Blocages « pas acceptables » pour Genevard
Dans les Landes, les membres de la CR ont allumé un feu « dans l’enceinte de la DDTM » et effectué des « dépôts sauvages » à la MSA, selon la préfecture, qui a condamné ces actes. En congrès dans la Vienne les 19 et 20 novembre, la CR a confirmé son tropisme pour le sud-ouest, théâtre de manifestations devant les préfectures (Aveyron, Charente-Maritime, Dordogne, Lot-et-Garonne, Landes, Pyrénées-Atlantiques, etc.). Sans s’interdire quelques incursions plus au nord, comme dans les Ardennes.

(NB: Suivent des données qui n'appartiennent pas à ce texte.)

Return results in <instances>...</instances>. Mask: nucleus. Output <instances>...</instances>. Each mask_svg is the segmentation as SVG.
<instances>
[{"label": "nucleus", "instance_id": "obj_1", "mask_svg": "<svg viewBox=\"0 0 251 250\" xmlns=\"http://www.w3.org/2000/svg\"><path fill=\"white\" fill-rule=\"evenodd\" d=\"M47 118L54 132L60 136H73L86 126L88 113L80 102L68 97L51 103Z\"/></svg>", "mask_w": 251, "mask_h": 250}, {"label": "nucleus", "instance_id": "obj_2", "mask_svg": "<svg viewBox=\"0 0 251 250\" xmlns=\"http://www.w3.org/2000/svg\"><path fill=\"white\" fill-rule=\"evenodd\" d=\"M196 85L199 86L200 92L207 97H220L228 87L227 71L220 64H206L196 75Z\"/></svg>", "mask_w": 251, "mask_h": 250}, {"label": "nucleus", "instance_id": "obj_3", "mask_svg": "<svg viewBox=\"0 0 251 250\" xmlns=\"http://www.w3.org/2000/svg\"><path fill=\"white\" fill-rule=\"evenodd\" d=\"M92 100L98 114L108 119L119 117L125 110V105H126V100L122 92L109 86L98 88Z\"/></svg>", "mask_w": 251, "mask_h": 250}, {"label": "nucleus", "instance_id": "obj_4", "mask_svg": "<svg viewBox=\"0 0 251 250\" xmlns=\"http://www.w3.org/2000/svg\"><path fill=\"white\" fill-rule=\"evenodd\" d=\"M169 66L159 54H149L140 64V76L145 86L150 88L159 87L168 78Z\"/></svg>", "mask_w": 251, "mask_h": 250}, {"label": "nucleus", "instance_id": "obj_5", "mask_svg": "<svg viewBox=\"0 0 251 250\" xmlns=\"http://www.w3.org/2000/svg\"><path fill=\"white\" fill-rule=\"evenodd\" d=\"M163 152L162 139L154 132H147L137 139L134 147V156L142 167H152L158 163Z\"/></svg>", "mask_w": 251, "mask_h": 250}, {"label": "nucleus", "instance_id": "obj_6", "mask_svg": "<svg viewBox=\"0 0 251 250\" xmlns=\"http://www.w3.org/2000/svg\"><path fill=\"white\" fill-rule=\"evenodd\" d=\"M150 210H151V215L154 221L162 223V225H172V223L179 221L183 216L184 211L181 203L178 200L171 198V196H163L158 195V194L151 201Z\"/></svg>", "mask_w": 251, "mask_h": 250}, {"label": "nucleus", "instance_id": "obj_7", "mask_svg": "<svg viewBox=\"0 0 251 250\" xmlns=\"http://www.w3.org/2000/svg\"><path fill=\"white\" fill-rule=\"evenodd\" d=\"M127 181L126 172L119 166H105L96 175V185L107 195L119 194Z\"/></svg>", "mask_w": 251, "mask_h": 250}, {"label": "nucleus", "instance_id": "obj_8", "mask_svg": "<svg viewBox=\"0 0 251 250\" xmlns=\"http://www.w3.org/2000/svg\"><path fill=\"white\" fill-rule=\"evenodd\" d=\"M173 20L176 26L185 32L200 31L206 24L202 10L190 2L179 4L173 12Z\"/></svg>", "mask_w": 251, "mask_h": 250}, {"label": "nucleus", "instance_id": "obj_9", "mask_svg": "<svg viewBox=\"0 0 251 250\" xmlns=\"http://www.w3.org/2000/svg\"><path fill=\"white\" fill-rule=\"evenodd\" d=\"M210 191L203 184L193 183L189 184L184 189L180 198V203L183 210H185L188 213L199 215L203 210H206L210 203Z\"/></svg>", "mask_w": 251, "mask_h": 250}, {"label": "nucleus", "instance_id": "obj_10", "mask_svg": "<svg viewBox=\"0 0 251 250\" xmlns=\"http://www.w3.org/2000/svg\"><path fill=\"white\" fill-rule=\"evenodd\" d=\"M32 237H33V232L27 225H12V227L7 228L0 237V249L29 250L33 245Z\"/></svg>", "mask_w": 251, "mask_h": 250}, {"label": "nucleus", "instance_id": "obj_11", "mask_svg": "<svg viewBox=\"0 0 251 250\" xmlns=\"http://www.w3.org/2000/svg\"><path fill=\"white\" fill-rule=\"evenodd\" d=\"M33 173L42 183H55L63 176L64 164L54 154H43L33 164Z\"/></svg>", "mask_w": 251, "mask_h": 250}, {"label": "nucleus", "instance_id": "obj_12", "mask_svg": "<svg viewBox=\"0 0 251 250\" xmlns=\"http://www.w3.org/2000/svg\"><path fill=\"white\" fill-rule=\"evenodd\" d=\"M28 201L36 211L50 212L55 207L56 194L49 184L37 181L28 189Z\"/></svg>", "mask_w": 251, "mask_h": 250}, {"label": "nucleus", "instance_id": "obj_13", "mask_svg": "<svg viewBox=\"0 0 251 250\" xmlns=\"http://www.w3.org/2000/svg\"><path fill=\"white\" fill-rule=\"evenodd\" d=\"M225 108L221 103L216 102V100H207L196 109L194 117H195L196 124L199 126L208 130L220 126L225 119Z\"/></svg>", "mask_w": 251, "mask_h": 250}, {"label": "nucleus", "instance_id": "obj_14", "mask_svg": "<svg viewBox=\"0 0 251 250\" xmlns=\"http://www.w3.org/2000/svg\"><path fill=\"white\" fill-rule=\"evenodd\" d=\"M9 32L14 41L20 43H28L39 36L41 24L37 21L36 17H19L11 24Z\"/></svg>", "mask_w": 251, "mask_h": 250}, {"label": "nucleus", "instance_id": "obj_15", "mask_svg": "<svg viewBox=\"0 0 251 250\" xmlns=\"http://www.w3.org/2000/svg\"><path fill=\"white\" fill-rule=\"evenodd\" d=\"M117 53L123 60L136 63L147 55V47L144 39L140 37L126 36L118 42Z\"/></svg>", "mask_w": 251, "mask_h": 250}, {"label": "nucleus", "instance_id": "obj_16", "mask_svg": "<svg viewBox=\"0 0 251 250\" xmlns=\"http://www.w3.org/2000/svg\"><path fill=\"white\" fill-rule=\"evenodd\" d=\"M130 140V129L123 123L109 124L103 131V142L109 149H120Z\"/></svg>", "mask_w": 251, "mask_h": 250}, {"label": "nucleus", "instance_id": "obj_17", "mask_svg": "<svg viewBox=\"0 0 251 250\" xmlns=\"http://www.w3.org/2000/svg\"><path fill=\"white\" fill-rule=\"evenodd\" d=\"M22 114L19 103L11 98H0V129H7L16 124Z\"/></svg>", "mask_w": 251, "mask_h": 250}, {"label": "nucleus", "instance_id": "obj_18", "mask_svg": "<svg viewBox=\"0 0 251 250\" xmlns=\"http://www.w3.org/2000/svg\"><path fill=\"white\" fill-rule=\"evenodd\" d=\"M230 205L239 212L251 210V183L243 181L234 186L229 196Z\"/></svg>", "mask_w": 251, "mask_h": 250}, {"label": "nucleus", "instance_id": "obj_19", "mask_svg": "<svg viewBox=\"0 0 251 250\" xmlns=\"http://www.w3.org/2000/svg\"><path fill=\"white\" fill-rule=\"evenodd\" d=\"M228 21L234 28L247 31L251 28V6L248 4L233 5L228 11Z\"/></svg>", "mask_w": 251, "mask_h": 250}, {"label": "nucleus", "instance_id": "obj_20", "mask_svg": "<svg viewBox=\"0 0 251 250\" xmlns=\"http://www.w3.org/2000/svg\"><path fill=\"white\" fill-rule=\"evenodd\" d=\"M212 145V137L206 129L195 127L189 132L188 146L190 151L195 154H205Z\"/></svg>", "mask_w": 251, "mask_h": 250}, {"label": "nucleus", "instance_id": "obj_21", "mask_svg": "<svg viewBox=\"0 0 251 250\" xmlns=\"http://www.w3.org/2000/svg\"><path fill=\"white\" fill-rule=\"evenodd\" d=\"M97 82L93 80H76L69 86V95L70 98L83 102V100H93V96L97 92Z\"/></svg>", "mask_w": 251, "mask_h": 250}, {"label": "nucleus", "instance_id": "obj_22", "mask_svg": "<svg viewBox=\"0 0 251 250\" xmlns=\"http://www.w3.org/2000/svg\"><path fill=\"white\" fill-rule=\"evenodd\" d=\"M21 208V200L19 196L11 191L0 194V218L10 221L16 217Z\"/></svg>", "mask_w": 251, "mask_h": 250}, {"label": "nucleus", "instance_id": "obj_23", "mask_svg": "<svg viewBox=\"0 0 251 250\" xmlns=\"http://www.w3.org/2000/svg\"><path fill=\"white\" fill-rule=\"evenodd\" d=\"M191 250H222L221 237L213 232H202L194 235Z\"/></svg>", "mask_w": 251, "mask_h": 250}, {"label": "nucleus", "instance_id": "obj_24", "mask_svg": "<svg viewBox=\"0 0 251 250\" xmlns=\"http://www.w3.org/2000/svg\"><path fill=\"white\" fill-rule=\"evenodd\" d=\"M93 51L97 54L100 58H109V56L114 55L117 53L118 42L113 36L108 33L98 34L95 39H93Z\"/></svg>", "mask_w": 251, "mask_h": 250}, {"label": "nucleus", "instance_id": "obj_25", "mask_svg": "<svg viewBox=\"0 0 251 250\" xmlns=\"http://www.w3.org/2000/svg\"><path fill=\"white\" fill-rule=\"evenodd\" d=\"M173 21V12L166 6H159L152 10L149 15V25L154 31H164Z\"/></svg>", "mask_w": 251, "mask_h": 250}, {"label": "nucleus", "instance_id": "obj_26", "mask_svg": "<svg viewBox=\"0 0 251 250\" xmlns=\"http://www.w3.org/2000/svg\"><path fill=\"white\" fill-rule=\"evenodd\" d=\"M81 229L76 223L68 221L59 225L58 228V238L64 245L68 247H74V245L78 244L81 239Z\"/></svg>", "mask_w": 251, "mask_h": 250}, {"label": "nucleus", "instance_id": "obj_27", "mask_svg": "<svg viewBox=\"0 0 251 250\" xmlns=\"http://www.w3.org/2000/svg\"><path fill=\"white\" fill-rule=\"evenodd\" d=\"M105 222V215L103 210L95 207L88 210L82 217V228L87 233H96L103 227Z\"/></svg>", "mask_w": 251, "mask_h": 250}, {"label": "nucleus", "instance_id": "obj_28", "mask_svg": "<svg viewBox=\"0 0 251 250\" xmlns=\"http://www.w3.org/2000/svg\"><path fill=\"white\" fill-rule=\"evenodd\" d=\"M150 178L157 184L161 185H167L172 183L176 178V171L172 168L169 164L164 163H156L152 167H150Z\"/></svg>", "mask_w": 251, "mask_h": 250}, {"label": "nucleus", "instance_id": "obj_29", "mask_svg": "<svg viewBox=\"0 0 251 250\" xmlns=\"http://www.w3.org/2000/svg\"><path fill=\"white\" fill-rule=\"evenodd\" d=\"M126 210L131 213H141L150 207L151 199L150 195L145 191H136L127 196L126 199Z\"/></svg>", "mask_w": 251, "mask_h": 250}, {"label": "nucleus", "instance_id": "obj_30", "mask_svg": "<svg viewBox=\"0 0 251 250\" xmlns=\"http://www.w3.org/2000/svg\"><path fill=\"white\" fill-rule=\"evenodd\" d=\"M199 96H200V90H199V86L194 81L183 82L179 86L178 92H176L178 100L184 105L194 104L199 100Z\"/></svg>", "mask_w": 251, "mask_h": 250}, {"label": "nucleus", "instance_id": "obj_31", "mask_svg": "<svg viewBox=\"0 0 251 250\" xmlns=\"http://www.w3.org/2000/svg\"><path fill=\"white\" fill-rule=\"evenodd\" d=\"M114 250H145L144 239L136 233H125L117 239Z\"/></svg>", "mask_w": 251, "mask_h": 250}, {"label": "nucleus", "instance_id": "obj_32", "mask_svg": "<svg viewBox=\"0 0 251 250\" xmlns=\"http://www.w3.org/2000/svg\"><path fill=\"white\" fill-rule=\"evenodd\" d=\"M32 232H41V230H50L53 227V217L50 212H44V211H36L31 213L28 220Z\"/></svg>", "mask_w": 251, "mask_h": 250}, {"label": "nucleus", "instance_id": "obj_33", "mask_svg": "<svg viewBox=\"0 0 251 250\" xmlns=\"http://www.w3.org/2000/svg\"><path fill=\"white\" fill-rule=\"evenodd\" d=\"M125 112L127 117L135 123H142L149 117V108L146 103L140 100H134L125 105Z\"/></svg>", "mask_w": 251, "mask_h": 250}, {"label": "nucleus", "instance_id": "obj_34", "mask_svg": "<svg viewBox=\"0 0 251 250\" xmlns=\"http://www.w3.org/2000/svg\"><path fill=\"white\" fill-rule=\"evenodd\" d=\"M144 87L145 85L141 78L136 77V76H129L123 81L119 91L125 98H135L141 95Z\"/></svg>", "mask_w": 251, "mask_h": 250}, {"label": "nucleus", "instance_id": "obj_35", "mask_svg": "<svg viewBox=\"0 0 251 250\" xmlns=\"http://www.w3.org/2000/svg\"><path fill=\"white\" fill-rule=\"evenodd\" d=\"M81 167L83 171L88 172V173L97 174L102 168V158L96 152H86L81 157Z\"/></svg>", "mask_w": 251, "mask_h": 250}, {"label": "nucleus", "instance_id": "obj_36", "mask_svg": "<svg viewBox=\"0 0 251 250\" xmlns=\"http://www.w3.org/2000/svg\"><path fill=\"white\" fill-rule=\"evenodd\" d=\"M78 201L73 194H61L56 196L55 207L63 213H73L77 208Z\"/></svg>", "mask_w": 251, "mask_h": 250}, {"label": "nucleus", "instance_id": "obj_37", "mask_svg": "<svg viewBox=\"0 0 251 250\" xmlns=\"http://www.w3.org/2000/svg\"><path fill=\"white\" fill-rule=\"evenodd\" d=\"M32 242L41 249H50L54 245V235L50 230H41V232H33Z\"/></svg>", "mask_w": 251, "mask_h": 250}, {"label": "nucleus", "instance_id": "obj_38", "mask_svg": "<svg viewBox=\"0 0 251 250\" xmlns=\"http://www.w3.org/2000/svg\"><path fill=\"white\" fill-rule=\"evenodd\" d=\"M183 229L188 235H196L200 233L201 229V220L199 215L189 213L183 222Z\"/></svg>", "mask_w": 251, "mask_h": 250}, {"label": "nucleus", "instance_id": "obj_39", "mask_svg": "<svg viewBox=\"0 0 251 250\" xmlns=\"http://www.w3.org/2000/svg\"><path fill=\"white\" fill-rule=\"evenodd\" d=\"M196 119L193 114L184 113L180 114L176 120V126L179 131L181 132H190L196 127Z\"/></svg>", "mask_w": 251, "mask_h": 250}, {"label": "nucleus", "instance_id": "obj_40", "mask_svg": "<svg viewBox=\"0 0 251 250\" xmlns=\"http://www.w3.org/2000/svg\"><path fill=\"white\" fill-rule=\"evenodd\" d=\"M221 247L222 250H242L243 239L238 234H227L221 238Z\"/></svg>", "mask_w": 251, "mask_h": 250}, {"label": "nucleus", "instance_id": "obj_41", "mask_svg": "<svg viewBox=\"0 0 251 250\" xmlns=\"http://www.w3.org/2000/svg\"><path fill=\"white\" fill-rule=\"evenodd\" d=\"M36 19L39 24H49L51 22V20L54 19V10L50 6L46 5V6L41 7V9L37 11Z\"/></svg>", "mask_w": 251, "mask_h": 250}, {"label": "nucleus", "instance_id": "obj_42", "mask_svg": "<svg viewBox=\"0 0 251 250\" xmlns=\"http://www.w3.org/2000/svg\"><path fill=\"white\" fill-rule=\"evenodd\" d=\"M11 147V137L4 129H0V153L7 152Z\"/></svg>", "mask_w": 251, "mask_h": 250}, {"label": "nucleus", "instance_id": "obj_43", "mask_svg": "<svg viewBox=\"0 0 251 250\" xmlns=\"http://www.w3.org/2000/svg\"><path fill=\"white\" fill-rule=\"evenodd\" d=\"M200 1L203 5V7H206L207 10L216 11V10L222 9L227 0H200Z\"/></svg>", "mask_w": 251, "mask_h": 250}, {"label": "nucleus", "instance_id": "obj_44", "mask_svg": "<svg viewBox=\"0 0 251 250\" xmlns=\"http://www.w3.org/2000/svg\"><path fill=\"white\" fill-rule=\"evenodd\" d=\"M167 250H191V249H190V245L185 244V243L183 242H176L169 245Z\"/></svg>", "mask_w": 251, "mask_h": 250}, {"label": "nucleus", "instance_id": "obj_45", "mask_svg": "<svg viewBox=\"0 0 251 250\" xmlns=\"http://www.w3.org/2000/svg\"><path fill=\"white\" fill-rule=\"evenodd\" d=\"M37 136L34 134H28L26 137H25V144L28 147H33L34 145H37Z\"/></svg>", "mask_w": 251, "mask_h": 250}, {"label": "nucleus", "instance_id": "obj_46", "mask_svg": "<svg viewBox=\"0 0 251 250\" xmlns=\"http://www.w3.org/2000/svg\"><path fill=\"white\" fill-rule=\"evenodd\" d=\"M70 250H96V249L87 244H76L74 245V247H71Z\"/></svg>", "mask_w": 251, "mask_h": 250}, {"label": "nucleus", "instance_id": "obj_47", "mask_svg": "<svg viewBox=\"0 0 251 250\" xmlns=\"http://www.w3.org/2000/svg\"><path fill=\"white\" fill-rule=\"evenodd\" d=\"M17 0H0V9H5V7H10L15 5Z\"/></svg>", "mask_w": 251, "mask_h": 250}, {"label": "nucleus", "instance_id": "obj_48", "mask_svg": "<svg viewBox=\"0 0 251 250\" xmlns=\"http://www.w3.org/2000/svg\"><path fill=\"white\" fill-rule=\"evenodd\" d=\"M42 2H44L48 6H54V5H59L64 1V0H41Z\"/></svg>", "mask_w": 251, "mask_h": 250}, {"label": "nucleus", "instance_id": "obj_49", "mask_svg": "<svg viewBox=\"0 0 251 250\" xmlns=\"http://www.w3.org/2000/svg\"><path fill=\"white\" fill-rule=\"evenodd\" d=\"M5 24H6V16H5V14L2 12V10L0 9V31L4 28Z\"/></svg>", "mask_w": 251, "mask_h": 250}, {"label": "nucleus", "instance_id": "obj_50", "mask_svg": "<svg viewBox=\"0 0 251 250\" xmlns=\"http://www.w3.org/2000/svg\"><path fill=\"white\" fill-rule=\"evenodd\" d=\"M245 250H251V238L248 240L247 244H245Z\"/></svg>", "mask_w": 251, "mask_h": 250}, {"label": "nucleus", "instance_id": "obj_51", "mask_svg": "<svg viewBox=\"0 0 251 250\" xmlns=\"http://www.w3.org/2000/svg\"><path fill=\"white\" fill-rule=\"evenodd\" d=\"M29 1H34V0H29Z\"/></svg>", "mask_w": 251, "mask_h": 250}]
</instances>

De son côté, le 20 novembre sur France 2, la ministre de l’Agriculture a estimé que « s’en prendre aux biens, s’en prendre aux personnes, bloquer durablement le pays, ça n’est pas acceptable ». Pour Annie Genevard, les blocages ne sont « pas raisonnables et ne [servent] pas la cause agricole ». « Les Français ont de la sympathie pour leurs agriculteurs. Si demain, à l’approche de Noël, certains membres de ces organisations syndicales bloquent le pays, je pense que véritablement cette sympathie […] se dissipera », a-t-elle prévenu. Du côté des syndicats, la FNSEA prévoit une trêve pour la fin de l’année, mais pas la CR.